◆ Brano ◆

====================

L'area postsovietica si allontana dalla Russia dopo lo scoppio della guerra in Ucraina
di Corrado Zunino  
Immagine inviata        

ROMA - Domenica scorsa a Chisinau, capitale della Moldavia, piccola nazione costretta ad essere ancora cuscinetto in questa trentennale transizione che ha toccato l'Est Europa dopo la dissoluzione dell'Urss nel 1991, Transnistria, diventata filorussa dopo la guerra dei due anni, teme per la tenuta di un altro pezzo della nazione, la Gagauzia, regione a sud della capitale dove vive una comunità di origine turca e le istanze autonomiste, già garantite dal Parlamento moldavo, sono molto forti. Lo scorso 31 aprile in Gagauzia si sono tenute elezioni politiche tra candidati esclusivamente rivolti veso Mosca e al ballottaggio del 14 maggio ha vinto Evghenia Gutul, candidata del Partito Shor dell'oligarca Ilan Shor, accusato di aver preso soldi dal Cremlino per organizzare un colpo di Stato a Chisinau e condannato a 15 anni di carcere per il furto di un miliardo di dollari dalle banche del Paese. Anche su quest'ultime elezioni locali vive il sospetto di brogli.

Traversata, quindi, da tensioni interne, la Moldavia si appresta a ospitare a Chisinau - sarà tra una settimana, giovedì 1 giugno - un summit della Comunità politica europea con 47 Stati partecipanti. Il vertice sarà focalizzato su tre argomenti: sicurezza, questione energetica e mobilità. Il messaggio che Ursula von der Leyen vuole inviare a Vladimir Putin, tuttavia, è quello di "creare una narrativa geopolitica occidentale che includa i Paesi partecipanti". Tra gli stati presenti ci saranno l'Ucraina (ancora non si sa se rappresentata da Volodymyr Zelensky), l'Armenia, l'Azerbaigian, la Georgia, la Turchia e i Paesi dei Balcani Occidentali.

Ecco, la Georgia: un'altra potenziale preda della Russia, che l'ha sconfitta e disarmata nel 2008 in una guerra in grado di filiare gli staterelli filo-Mosca dell'Ossezia del Sud e dell'Abkhazia. Il Paese che ha dato i natali a Josif Stalin si sente perennemente minacciato e nutre, da tempo, la volontà interna di entrare nell'Unione europea: nel marzo 2022 è stato il premier Irakli Garibashvili a firmare la candidatura ottenendo tre mesi dopo, però, un fermo comunitario: Bruxelles non può accogliere un Paese che tiene in prigione uomini dell'opposizione politica. La Georgia, va ricordato, con i suoi poco più di tre milioni di abitanti è sulla linea di confine tra l'Europa e l'Asia. Tiblisi è sullo stesso meridiano di Teheran, portarla nell'Unione europea significherebbe estendere la Comunità decisamente a Est. Tra l'altro, anche il Piano d'azione Nato prevede di inglobare la Georgia.

====================

◆ Dati forniti ◆
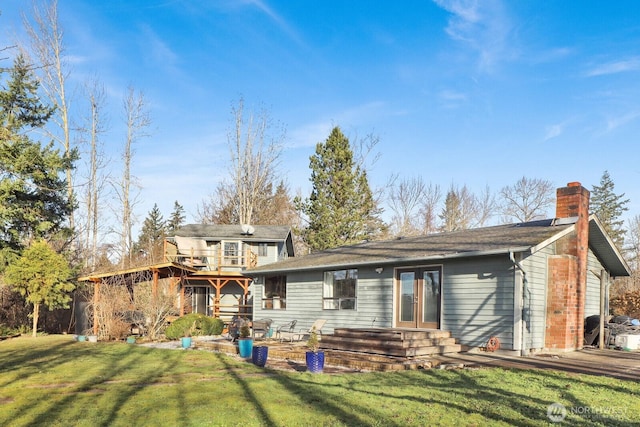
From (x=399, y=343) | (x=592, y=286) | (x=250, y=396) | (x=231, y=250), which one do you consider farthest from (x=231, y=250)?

====================

◆ Consegne ◆
[1] Riassumi l'articolo in tre frasi.
[2] Trascrivi dall'articolo tutto ciò che va da "Ecco, la Georgia: un'altra" giù fino a "inglobare la Georgia.".

◆ Soluzioni svolte ◆
[1] La Moldavia, attraversata da tensioni interne legate alla Transnistria filorussa e alla Gagauzia, dove al ballottaggio ha vinto Evghenia Gutul del Partito Shor dell'oligarca Ilan Shor, si prepara a ospitare a Chisinau, giovedì 1 giugno, un summit della Comunità politica europea con 47 Stati partecipanti. Il vertice sarà dedicato a sicurezza, questione energetica e mobilità, e con esso Ursula von der Leyen vuole inviare a Vladimir Putin il messaggio di creare una narrativa geopolitica occidentale che includa i Paesi partecipanti. Tra questi c'è la Georgia, sconfitta e disarmata dalla Russia nel 2008, che si sente perennemente minacciata e nel marzo 2022 ha firmato la candidatura all'Unione europea, ma Bruxelles l'ha fermata perché il Paese tiene in prigione uomini dell'opposizione politica.

[2]
Ecco, la Georgia: un'altra potenziale preda della Russia, che l'ha sconfitta e disarmata nel 2008 in una guerra in grado di filiare gli staterelli filo-Mosca dell'Ossezia del Sud e dell'Abkhazia. Il Paese che ha dato i natali a Josif Stalin si sente perennemente minacciato e nutre, da tempo, la volontà interna di entrare nell'Unione europea: nel marzo 2022 è stato il premier Irakli Garibashvili a firmare la candidatura ottenendo tre mesi dopo, però, un fermo comunitario: Bruxelles non può accogliere un Paese che tiene in prigione uomini dell'opposizione politica. La Georgia, va ricordato, con i suoi poco più di tre milioni di abitanti è sulla linea di confine tra l'Europa e l'Asia. Tiblisi è sullo stesso meridiano di Teheran, portarla nell'Unione europea significherebbe estendere la Comunità decisamente a Est. Tra l'altro, anche il Piano d'azione Nato prevede di inglobare la Georgia.